Telle est la beauté de la Chanson de Roland. J’avoue que c’est une beauté militaire, et n’en rougirai point. Cette vie guerrière de nos pères n’a rien de semblable à celle qu’une nation aujourd’hui victorieuse voudrait imposer à toute l’Europe, au monde entier : car il est décidé que nos enfants vivront désormais et mourront le fusil au poing, la haine au cœur. Ou veut de nouveau transformer la terre en un camp, comme au xie siècle ; mais sans Dieu, mais sans foi, mais sans espérance.
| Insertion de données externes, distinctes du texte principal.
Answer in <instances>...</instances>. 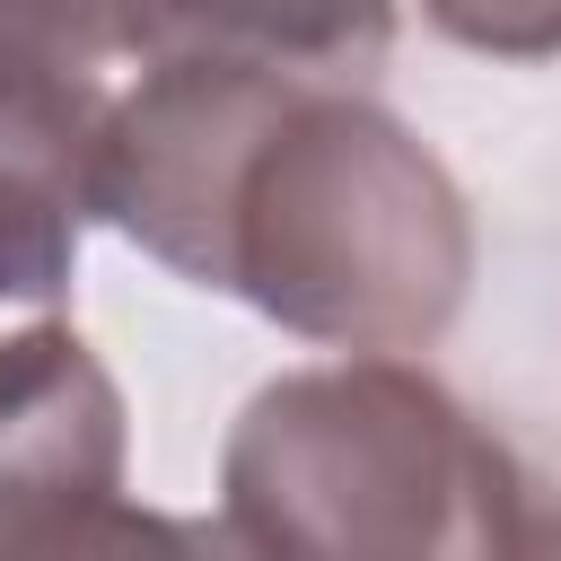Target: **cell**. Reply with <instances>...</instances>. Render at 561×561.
<instances>
[{
    "label": "cell",
    "mask_w": 561,
    "mask_h": 561,
    "mask_svg": "<svg viewBox=\"0 0 561 561\" xmlns=\"http://www.w3.org/2000/svg\"><path fill=\"white\" fill-rule=\"evenodd\" d=\"M123 394L53 316L0 333V552L175 535L123 500Z\"/></svg>",
    "instance_id": "obj_3"
},
{
    "label": "cell",
    "mask_w": 561,
    "mask_h": 561,
    "mask_svg": "<svg viewBox=\"0 0 561 561\" xmlns=\"http://www.w3.org/2000/svg\"><path fill=\"white\" fill-rule=\"evenodd\" d=\"M202 26L289 70H368L394 35V0H202Z\"/></svg>",
    "instance_id": "obj_5"
},
{
    "label": "cell",
    "mask_w": 561,
    "mask_h": 561,
    "mask_svg": "<svg viewBox=\"0 0 561 561\" xmlns=\"http://www.w3.org/2000/svg\"><path fill=\"white\" fill-rule=\"evenodd\" d=\"M465 272L473 228L447 167L386 105L298 70L228 184L210 289L307 342L412 351L456 316Z\"/></svg>",
    "instance_id": "obj_1"
},
{
    "label": "cell",
    "mask_w": 561,
    "mask_h": 561,
    "mask_svg": "<svg viewBox=\"0 0 561 561\" xmlns=\"http://www.w3.org/2000/svg\"><path fill=\"white\" fill-rule=\"evenodd\" d=\"M552 543H561V526H552Z\"/></svg>",
    "instance_id": "obj_7"
},
{
    "label": "cell",
    "mask_w": 561,
    "mask_h": 561,
    "mask_svg": "<svg viewBox=\"0 0 561 561\" xmlns=\"http://www.w3.org/2000/svg\"><path fill=\"white\" fill-rule=\"evenodd\" d=\"M193 35L202 0H0V158L79 210L114 105Z\"/></svg>",
    "instance_id": "obj_4"
},
{
    "label": "cell",
    "mask_w": 561,
    "mask_h": 561,
    "mask_svg": "<svg viewBox=\"0 0 561 561\" xmlns=\"http://www.w3.org/2000/svg\"><path fill=\"white\" fill-rule=\"evenodd\" d=\"M228 535L254 552H500L517 526L508 447L394 351L263 386L228 430Z\"/></svg>",
    "instance_id": "obj_2"
},
{
    "label": "cell",
    "mask_w": 561,
    "mask_h": 561,
    "mask_svg": "<svg viewBox=\"0 0 561 561\" xmlns=\"http://www.w3.org/2000/svg\"><path fill=\"white\" fill-rule=\"evenodd\" d=\"M421 18L491 61H552L561 53V0H421Z\"/></svg>",
    "instance_id": "obj_6"
}]
</instances>
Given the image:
Roland, d’ailleurs, n’aurait aucune chance aujourd’hui de vaincre, ni même de mourir héroïquement. On a supprimé le courage, qu’on a remplacé par la science : la guerre se fait chimiquement. Roland, le type le plus parfait du courage humain qu’on ait peut-être jamais imaginé, Roland, devant nos gros canons, mourrait vulgairement et tout comme un

lâche. Ramenez-moi au XIe siècle, ramenez-moi à ma vieille Épopée française. « C’est l’air âpre et pur des sommets ; il est rude d’y monter, mais on se sent grandi quand on y est[4]. »

Un des traducteurs du Roland[5] a dit excellemment : « Ce qui fait la grandeur de la Grèce, ce n’est pas d’avoir produit Homère, mais d’avoir pu concevoir Achille. » Il en faut dire autant de la France : ce qui fait sa grandeur, ce n’est pas d’avoir produit notre vieux poëme, mais d’avoir pu concevoir Roland. Une telle conception console de tout, même de la défaite… parce qu’elle fait espérer la victoire.


  1. Vers 703, 704.
  2. Vers 2,396.
  3. Au moment où Roland va mourir : De plusurs choses à remembrer li prist, — De tantes teres eume li bers cunquist, — De dulce France, etc. (vers 2,377—2,379.)
  4. Ces derniers mots sont tirés d’une très-remarquable appréciation littéraire de la Chanson de Roland, par M. Gaston Paris, (Histoire poétique de Charlemagne, p. 18-25.) « Les héros du Roland n’ont guère d’autres rapports que ceux qu’engendrent les institutions féodales. Les sentiments généraux de l’humanité apparaissent à peine. Tout est spécial, marqué au coin d’une civilisation transitoire, et même d’une classe déterminée : celle des hommes d’armes. Leur existence, bornée à trois ou quatre points de vue restreints, leurs passions simples et intenses, leur incapacité de sortir d’un horizon assez factice, la naïveté de leurs idées, la logique obstinée de leurs convictions, se peignent à merveille dans le poëme, où la profondeur des sentiments n’a d’égale que leur étroitesse. La vie manque partout ; les lignes sont hautes, droites et sèches ; les mouvements sont roides, l’inspiration uniforme (Ibid., p. 18). » Nous ne sommes pas aussi sévère que M. G. Paris.
  5. M. d’Avril, la Chanson de Roland, 1Modèle:Re éd., Introduction, p. xxxvii. Et l’écrivain ajoute avec une rare élévation : « Préférons Rama à Valmiki, saint Louis à Joinville, Siegfried à l’évêque de Passau, et mettons Roland au-dessus de son trouvère du XIIe siècle comme Achille au-dessus de son Homère… Si l’on était ramené à reconnaître que notre Épopée nationale est inférieure par quelque côté à celle d’un autre peuple au point de vue de l’art, il n’y aurait rien à en conclure contre la véritable grandeur de nos ancêtres. Ce ne serait qu’un accident artistique. » (Ibid., p. xxxviii.)